Исходный документ
При опоре на сепаратистов союзники самим методом войны ставят советскую власть в весьма выгодное положение. В глазах населения она перестает быть ответственной за бедствия войны, напротив, она окажется в положении защитницы единства русского государства, охранительницы интересов русского народа. Опора на щирых сепаратистов, несомненно, вызовет величайшее опасение среди широких масс народа, пробудит дремлющие националистические инстинкты, объединит власть и народ в деле защиты жизненных интересов русского народа… Но даже в случае успеха, который потребует неисчислимых жертв от союзников, последствием такой политики будет вероятная балканизация России, что явится для Европы, и особенно для Франции, источником великих опасностей и потрясений. В России проснутся острые националистические течения. Очень скоро начнутся междоусобные войны… Совсем в другом положении окажутся союзники, если они сразу отбросят идею раздела России, если они с самого начала борьбы провозгласят лозунг "борьба за свержение Сталина и коммунизма в России"".
А ЗАЧЕМ, ПОЗВОЛЮ ЗАДАТЬ ИРОНИЧНЫЙ ВОПРОС, НЕ ВСЕ СРАЗУ? РОССИЯ ВСЕГДА БУДЕТ НУЖНА МИРУ ПРОСЧИТЫВАЕМОМУ. ВОПРОС ТОЛЬКО В ОДНОМ: РЕЧЬ ИДЕТ О БУМАЖНОМ ТИГРЕ ИЛИ О… НАСТОЯЩЕМ?!.
В марте 1939 г. в статье "Украинцы или сепаратисты?" А. Л. Казем-Бек писал: "Мы признаем права народа, населяющего нынешнюю Украину, древнюю Малую Русь, из которой выросла наша империя, как на права всех народов этой Империи. Но между "всеми" народами ее и народом Украины есть существенная разница. Украина населена одной из трех ветвей великого восточного славянского мира. Из Малой Руси, ставшей Украиной России, пошло все, что составляет нашу сущность, нашу судьбу, нашу силу. УКРАИНА НЕ ТОЛЬКО РАВНОПРАВНЫЙ, НО И РАВНООБЯЗАННЫЙ ЧЛЕН НАШЕЙ ИМПЕРСКОЙ СЕМЬИ. Ее географическое положение, ее природные богатства, ее данные и возможности – необходимое сложение в сумме имперского могущества".

Фрагменты набора данных
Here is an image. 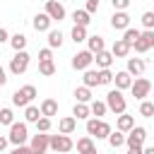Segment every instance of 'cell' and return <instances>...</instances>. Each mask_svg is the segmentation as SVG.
I'll use <instances>...</instances> for the list:
<instances>
[{
    "label": "cell",
    "mask_w": 154,
    "mask_h": 154,
    "mask_svg": "<svg viewBox=\"0 0 154 154\" xmlns=\"http://www.w3.org/2000/svg\"><path fill=\"white\" fill-rule=\"evenodd\" d=\"M5 41H10V34H7L5 26H0V43H5Z\"/></svg>",
    "instance_id": "ee69618b"
},
{
    "label": "cell",
    "mask_w": 154,
    "mask_h": 154,
    "mask_svg": "<svg viewBox=\"0 0 154 154\" xmlns=\"http://www.w3.org/2000/svg\"><path fill=\"white\" fill-rule=\"evenodd\" d=\"M7 84V72H5V67L0 65V87H5Z\"/></svg>",
    "instance_id": "bcb514c9"
},
{
    "label": "cell",
    "mask_w": 154,
    "mask_h": 154,
    "mask_svg": "<svg viewBox=\"0 0 154 154\" xmlns=\"http://www.w3.org/2000/svg\"><path fill=\"white\" fill-rule=\"evenodd\" d=\"M48 46L51 48H60L63 46V31L60 29H48Z\"/></svg>",
    "instance_id": "f1b7e54d"
},
{
    "label": "cell",
    "mask_w": 154,
    "mask_h": 154,
    "mask_svg": "<svg viewBox=\"0 0 154 154\" xmlns=\"http://www.w3.org/2000/svg\"><path fill=\"white\" fill-rule=\"evenodd\" d=\"M10 46H12L14 51H24V48H26V36H24V34H14V36H10Z\"/></svg>",
    "instance_id": "836d02e7"
},
{
    "label": "cell",
    "mask_w": 154,
    "mask_h": 154,
    "mask_svg": "<svg viewBox=\"0 0 154 154\" xmlns=\"http://www.w3.org/2000/svg\"><path fill=\"white\" fill-rule=\"evenodd\" d=\"M7 144H10V137L0 135V152H5V149H7Z\"/></svg>",
    "instance_id": "f6af8a7d"
},
{
    "label": "cell",
    "mask_w": 154,
    "mask_h": 154,
    "mask_svg": "<svg viewBox=\"0 0 154 154\" xmlns=\"http://www.w3.org/2000/svg\"><path fill=\"white\" fill-rule=\"evenodd\" d=\"M87 46H89V51L91 53H99V51H103L106 48V41H103V36H87Z\"/></svg>",
    "instance_id": "d4e9b609"
},
{
    "label": "cell",
    "mask_w": 154,
    "mask_h": 154,
    "mask_svg": "<svg viewBox=\"0 0 154 154\" xmlns=\"http://www.w3.org/2000/svg\"><path fill=\"white\" fill-rule=\"evenodd\" d=\"M106 103H108V111H113L116 116L118 113H125V108H128V101L123 96V89H118V87L106 94Z\"/></svg>",
    "instance_id": "277c9868"
},
{
    "label": "cell",
    "mask_w": 154,
    "mask_h": 154,
    "mask_svg": "<svg viewBox=\"0 0 154 154\" xmlns=\"http://www.w3.org/2000/svg\"><path fill=\"white\" fill-rule=\"evenodd\" d=\"M142 26L144 29H154V10H147V12H142Z\"/></svg>",
    "instance_id": "ab89813d"
},
{
    "label": "cell",
    "mask_w": 154,
    "mask_h": 154,
    "mask_svg": "<svg viewBox=\"0 0 154 154\" xmlns=\"http://www.w3.org/2000/svg\"><path fill=\"white\" fill-rule=\"evenodd\" d=\"M111 26L118 29V31H125V29L130 26V14H128L125 10H116V12L111 14Z\"/></svg>",
    "instance_id": "7c38bea8"
},
{
    "label": "cell",
    "mask_w": 154,
    "mask_h": 154,
    "mask_svg": "<svg viewBox=\"0 0 154 154\" xmlns=\"http://www.w3.org/2000/svg\"><path fill=\"white\" fill-rule=\"evenodd\" d=\"M144 152L147 154H154V147H144Z\"/></svg>",
    "instance_id": "7dc6e473"
},
{
    "label": "cell",
    "mask_w": 154,
    "mask_h": 154,
    "mask_svg": "<svg viewBox=\"0 0 154 154\" xmlns=\"http://www.w3.org/2000/svg\"><path fill=\"white\" fill-rule=\"evenodd\" d=\"M140 34H142L140 29H132V26H128V29L123 31V41H128V43L132 46V43H135V41L140 38Z\"/></svg>",
    "instance_id": "d590c367"
},
{
    "label": "cell",
    "mask_w": 154,
    "mask_h": 154,
    "mask_svg": "<svg viewBox=\"0 0 154 154\" xmlns=\"http://www.w3.org/2000/svg\"><path fill=\"white\" fill-rule=\"evenodd\" d=\"M113 130H111V125L106 123V120H101V118H87V135H91V137H96V140H108V135H111Z\"/></svg>",
    "instance_id": "7a4b0ae2"
},
{
    "label": "cell",
    "mask_w": 154,
    "mask_h": 154,
    "mask_svg": "<svg viewBox=\"0 0 154 154\" xmlns=\"http://www.w3.org/2000/svg\"><path fill=\"white\" fill-rule=\"evenodd\" d=\"M111 5H113V10H128L130 0H111Z\"/></svg>",
    "instance_id": "7bdbcfd3"
},
{
    "label": "cell",
    "mask_w": 154,
    "mask_h": 154,
    "mask_svg": "<svg viewBox=\"0 0 154 154\" xmlns=\"http://www.w3.org/2000/svg\"><path fill=\"white\" fill-rule=\"evenodd\" d=\"M72 116H75L77 120H87V118L91 116V108H89V103H84V101H77V103H75V108H72Z\"/></svg>",
    "instance_id": "44dd1931"
},
{
    "label": "cell",
    "mask_w": 154,
    "mask_h": 154,
    "mask_svg": "<svg viewBox=\"0 0 154 154\" xmlns=\"http://www.w3.org/2000/svg\"><path fill=\"white\" fill-rule=\"evenodd\" d=\"M48 149H53V152H72L75 149V142H72L70 135L58 132V135H51V147Z\"/></svg>",
    "instance_id": "ba28073f"
},
{
    "label": "cell",
    "mask_w": 154,
    "mask_h": 154,
    "mask_svg": "<svg viewBox=\"0 0 154 154\" xmlns=\"http://www.w3.org/2000/svg\"><path fill=\"white\" fill-rule=\"evenodd\" d=\"M29 147H31V154H43V152L51 147V135H46V132L34 135L31 142H29Z\"/></svg>",
    "instance_id": "8fae6325"
},
{
    "label": "cell",
    "mask_w": 154,
    "mask_h": 154,
    "mask_svg": "<svg viewBox=\"0 0 154 154\" xmlns=\"http://www.w3.org/2000/svg\"><path fill=\"white\" fill-rule=\"evenodd\" d=\"M130 51H132V46H130L128 41H123V38H116L113 46H111V53H113L116 58H125Z\"/></svg>",
    "instance_id": "2e32d148"
},
{
    "label": "cell",
    "mask_w": 154,
    "mask_h": 154,
    "mask_svg": "<svg viewBox=\"0 0 154 154\" xmlns=\"http://www.w3.org/2000/svg\"><path fill=\"white\" fill-rule=\"evenodd\" d=\"M113 82H116L118 89H130V84H132V75H130L128 70H120V72L113 75Z\"/></svg>",
    "instance_id": "d6986e66"
},
{
    "label": "cell",
    "mask_w": 154,
    "mask_h": 154,
    "mask_svg": "<svg viewBox=\"0 0 154 154\" xmlns=\"http://www.w3.org/2000/svg\"><path fill=\"white\" fill-rule=\"evenodd\" d=\"M38 75H43V77L55 75V63L53 60H38Z\"/></svg>",
    "instance_id": "4dcf8cb0"
},
{
    "label": "cell",
    "mask_w": 154,
    "mask_h": 154,
    "mask_svg": "<svg viewBox=\"0 0 154 154\" xmlns=\"http://www.w3.org/2000/svg\"><path fill=\"white\" fill-rule=\"evenodd\" d=\"M144 60L142 58H128V65H125V70L130 72V75H135V77H140V75H144Z\"/></svg>",
    "instance_id": "ac0fdd59"
},
{
    "label": "cell",
    "mask_w": 154,
    "mask_h": 154,
    "mask_svg": "<svg viewBox=\"0 0 154 154\" xmlns=\"http://www.w3.org/2000/svg\"><path fill=\"white\" fill-rule=\"evenodd\" d=\"M41 116H43V113H41V106H31V103H29V106L24 108V120H26V123H36Z\"/></svg>",
    "instance_id": "83f0119b"
},
{
    "label": "cell",
    "mask_w": 154,
    "mask_h": 154,
    "mask_svg": "<svg viewBox=\"0 0 154 154\" xmlns=\"http://www.w3.org/2000/svg\"><path fill=\"white\" fill-rule=\"evenodd\" d=\"M144 140H147V130L142 125H132V130L125 135V147L130 154H142L144 152Z\"/></svg>",
    "instance_id": "6da1fadb"
},
{
    "label": "cell",
    "mask_w": 154,
    "mask_h": 154,
    "mask_svg": "<svg viewBox=\"0 0 154 154\" xmlns=\"http://www.w3.org/2000/svg\"><path fill=\"white\" fill-rule=\"evenodd\" d=\"M41 113L48 116V118L58 116V101H55V99H43V101H41Z\"/></svg>",
    "instance_id": "7402d4cb"
},
{
    "label": "cell",
    "mask_w": 154,
    "mask_h": 154,
    "mask_svg": "<svg viewBox=\"0 0 154 154\" xmlns=\"http://www.w3.org/2000/svg\"><path fill=\"white\" fill-rule=\"evenodd\" d=\"M132 125H135V118H132V116H128V113H118V123H116V128H118V130L130 132V130H132Z\"/></svg>",
    "instance_id": "603a6c76"
},
{
    "label": "cell",
    "mask_w": 154,
    "mask_h": 154,
    "mask_svg": "<svg viewBox=\"0 0 154 154\" xmlns=\"http://www.w3.org/2000/svg\"><path fill=\"white\" fill-rule=\"evenodd\" d=\"M77 130V118L75 116H65L58 120V132H65V135H72Z\"/></svg>",
    "instance_id": "5bb4252c"
},
{
    "label": "cell",
    "mask_w": 154,
    "mask_h": 154,
    "mask_svg": "<svg viewBox=\"0 0 154 154\" xmlns=\"http://www.w3.org/2000/svg\"><path fill=\"white\" fill-rule=\"evenodd\" d=\"M82 82H84L87 87H101V82H99V70H89V67H87Z\"/></svg>",
    "instance_id": "484cf974"
},
{
    "label": "cell",
    "mask_w": 154,
    "mask_h": 154,
    "mask_svg": "<svg viewBox=\"0 0 154 154\" xmlns=\"http://www.w3.org/2000/svg\"><path fill=\"white\" fill-rule=\"evenodd\" d=\"M12 123H14L12 108H0V125H12Z\"/></svg>",
    "instance_id": "8d00e7d4"
},
{
    "label": "cell",
    "mask_w": 154,
    "mask_h": 154,
    "mask_svg": "<svg viewBox=\"0 0 154 154\" xmlns=\"http://www.w3.org/2000/svg\"><path fill=\"white\" fill-rule=\"evenodd\" d=\"M108 144H111L113 149L123 147V144H125V132H123V130H116V132H111V135H108Z\"/></svg>",
    "instance_id": "d6a6232c"
},
{
    "label": "cell",
    "mask_w": 154,
    "mask_h": 154,
    "mask_svg": "<svg viewBox=\"0 0 154 154\" xmlns=\"http://www.w3.org/2000/svg\"><path fill=\"white\" fill-rule=\"evenodd\" d=\"M75 147H77V152H82V154H94V152H96V144H94L91 135H87V137H79Z\"/></svg>",
    "instance_id": "ffe728a7"
},
{
    "label": "cell",
    "mask_w": 154,
    "mask_h": 154,
    "mask_svg": "<svg viewBox=\"0 0 154 154\" xmlns=\"http://www.w3.org/2000/svg\"><path fill=\"white\" fill-rule=\"evenodd\" d=\"M89 108H91V116L101 118V116H106L108 103H106V101H96V99H91V101H89Z\"/></svg>",
    "instance_id": "4316f807"
},
{
    "label": "cell",
    "mask_w": 154,
    "mask_h": 154,
    "mask_svg": "<svg viewBox=\"0 0 154 154\" xmlns=\"http://www.w3.org/2000/svg\"><path fill=\"white\" fill-rule=\"evenodd\" d=\"M34 99H36V87H34V84H26V87H22V89H17V91L12 94V103H14L17 108H26Z\"/></svg>",
    "instance_id": "3957f363"
},
{
    "label": "cell",
    "mask_w": 154,
    "mask_h": 154,
    "mask_svg": "<svg viewBox=\"0 0 154 154\" xmlns=\"http://www.w3.org/2000/svg\"><path fill=\"white\" fill-rule=\"evenodd\" d=\"M70 38H72L75 43H82V41H87V26H79V24H75V26H72V31H70Z\"/></svg>",
    "instance_id": "f546056e"
},
{
    "label": "cell",
    "mask_w": 154,
    "mask_h": 154,
    "mask_svg": "<svg viewBox=\"0 0 154 154\" xmlns=\"http://www.w3.org/2000/svg\"><path fill=\"white\" fill-rule=\"evenodd\" d=\"M46 12L51 14L53 22H63V19H65V7H63V2H58V0H46Z\"/></svg>",
    "instance_id": "4fadbf2b"
},
{
    "label": "cell",
    "mask_w": 154,
    "mask_h": 154,
    "mask_svg": "<svg viewBox=\"0 0 154 154\" xmlns=\"http://www.w3.org/2000/svg\"><path fill=\"white\" fill-rule=\"evenodd\" d=\"M34 125H36V130H38V132H48L53 123H51V118H48V116H41V118H38Z\"/></svg>",
    "instance_id": "f35d334b"
},
{
    "label": "cell",
    "mask_w": 154,
    "mask_h": 154,
    "mask_svg": "<svg viewBox=\"0 0 154 154\" xmlns=\"http://www.w3.org/2000/svg\"><path fill=\"white\" fill-rule=\"evenodd\" d=\"M94 60H96V67H111L113 65V60H116V55L111 53V51H99V53H94Z\"/></svg>",
    "instance_id": "e0dca14e"
},
{
    "label": "cell",
    "mask_w": 154,
    "mask_h": 154,
    "mask_svg": "<svg viewBox=\"0 0 154 154\" xmlns=\"http://www.w3.org/2000/svg\"><path fill=\"white\" fill-rule=\"evenodd\" d=\"M29 53L26 51H14V55H12V60H10V72L12 75H24L26 72V67H29Z\"/></svg>",
    "instance_id": "8992f818"
},
{
    "label": "cell",
    "mask_w": 154,
    "mask_h": 154,
    "mask_svg": "<svg viewBox=\"0 0 154 154\" xmlns=\"http://www.w3.org/2000/svg\"><path fill=\"white\" fill-rule=\"evenodd\" d=\"M84 10H87V12H91V14H94V12H99V0H87Z\"/></svg>",
    "instance_id": "b9f144b4"
},
{
    "label": "cell",
    "mask_w": 154,
    "mask_h": 154,
    "mask_svg": "<svg viewBox=\"0 0 154 154\" xmlns=\"http://www.w3.org/2000/svg\"><path fill=\"white\" fill-rule=\"evenodd\" d=\"M149 91H152V82L147 79V77H135L132 79V84H130V94L137 99V101H142V99H147L149 96Z\"/></svg>",
    "instance_id": "5b68a950"
},
{
    "label": "cell",
    "mask_w": 154,
    "mask_h": 154,
    "mask_svg": "<svg viewBox=\"0 0 154 154\" xmlns=\"http://www.w3.org/2000/svg\"><path fill=\"white\" fill-rule=\"evenodd\" d=\"M132 48H135L137 53H147L149 48H154V29H144V31L140 34V38L132 43Z\"/></svg>",
    "instance_id": "30bf717a"
},
{
    "label": "cell",
    "mask_w": 154,
    "mask_h": 154,
    "mask_svg": "<svg viewBox=\"0 0 154 154\" xmlns=\"http://www.w3.org/2000/svg\"><path fill=\"white\" fill-rule=\"evenodd\" d=\"M99 82H101V84H111V82H113L111 67H99Z\"/></svg>",
    "instance_id": "74e56055"
},
{
    "label": "cell",
    "mask_w": 154,
    "mask_h": 154,
    "mask_svg": "<svg viewBox=\"0 0 154 154\" xmlns=\"http://www.w3.org/2000/svg\"><path fill=\"white\" fill-rule=\"evenodd\" d=\"M38 60H53V53H51V46H48V48H41V51H38Z\"/></svg>",
    "instance_id": "60d3db41"
},
{
    "label": "cell",
    "mask_w": 154,
    "mask_h": 154,
    "mask_svg": "<svg viewBox=\"0 0 154 154\" xmlns=\"http://www.w3.org/2000/svg\"><path fill=\"white\" fill-rule=\"evenodd\" d=\"M91 63H94V53H91L89 48L77 51V53L72 55V67H75V70H82V72H84V70H87Z\"/></svg>",
    "instance_id": "9c48e42d"
},
{
    "label": "cell",
    "mask_w": 154,
    "mask_h": 154,
    "mask_svg": "<svg viewBox=\"0 0 154 154\" xmlns=\"http://www.w3.org/2000/svg\"><path fill=\"white\" fill-rule=\"evenodd\" d=\"M140 116H144V118H152V116H154V101H147V99H142V101H140Z\"/></svg>",
    "instance_id": "e575fe53"
},
{
    "label": "cell",
    "mask_w": 154,
    "mask_h": 154,
    "mask_svg": "<svg viewBox=\"0 0 154 154\" xmlns=\"http://www.w3.org/2000/svg\"><path fill=\"white\" fill-rule=\"evenodd\" d=\"M10 144H24L29 140V128H26V120L22 123H12L10 125Z\"/></svg>",
    "instance_id": "52a82bcc"
},
{
    "label": "cell",
    "mask_w": 154,
    "mask_h": 154,
    "mask_svg": "<svg viewBox=\"0 0 154 154\" xmlns=\"http://www.w3.org/2000/svg\"><path fill=\"white\" fill-rule=\"evenodd\" d=\"M72 22L79 24V26H89V22H91V12H87V10H75V12H72Z\"/></svg>",
    "instance_id": "cb8c5ba5"
},
{
    "label": "cell",
    "mask_w": 154,
    "mask_h": 154,
    "mask_svg": "<svg viewBox=\"0 0 154 154\" xmlns=\"http://www.w3.org/2000/svg\"><path fill=\"white\" fill-rule=\"evenodd\" d=\"M51 22H53V19H51V14H48V12H38V14L34 17V22H31V24H34V29H36V31H48V29H51Z\"/></svg>",
    "instance_id": "9a60e30c"
},
{
    "label": "cell",
    "mask_w": 154,
    "mask_h": 154,
    "mask_svg": "<svg viewBox=\"0 0 154 154\" xmlns=\"http://www.w3.org/2000/svg\"><path fill=\"white\" fill-rule=\"evenodd\" d=\"M75 99H77V101H84V103H89V101H91V87H87V84L77 87V89H75Z\"/></svg>",
    "instance_id": "1f68e13d"
}]
</instances>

Постановка задачи
Продолжите текст о сепаратизме и единстве России, начиная сразу после его последнего предложения.

Ответ к заданию
Эту тему развивал и князь Сергей Оболенский. В марте 1939 г. он писал следующее: "Идею империи и ее существование мы будем защищать до конца. И при том теми средствами, какие потребуются. Но не для того, чтобы восстановить Валуевский циркуляр (не сметь писать на украинском языке, которого "не было, нет и не может быть" в 1863 г.) или заставлять служить в Тифлисе обедню по русски… Утверждая, что Украина есть Русь, мы в то же время должны доказать Украине, что не смотрим на нее как на колонию Москвы… мы должны показать грузинскому народу, что нет речи о превращении Грузии в Тифлисскую и Кутаисскую губернии. Психологическая атмосфера должна быть расчищена. Сделать это может только сильный, т. е., конечно, мы, народ-гегемон".
Все правильно, только доказательства могут растянуться на века – пока не возникнет новая историческая общность… И еще. О гегемоне. Над ним всегда игемон. И избранность зачастую влечет за собой жертвенность.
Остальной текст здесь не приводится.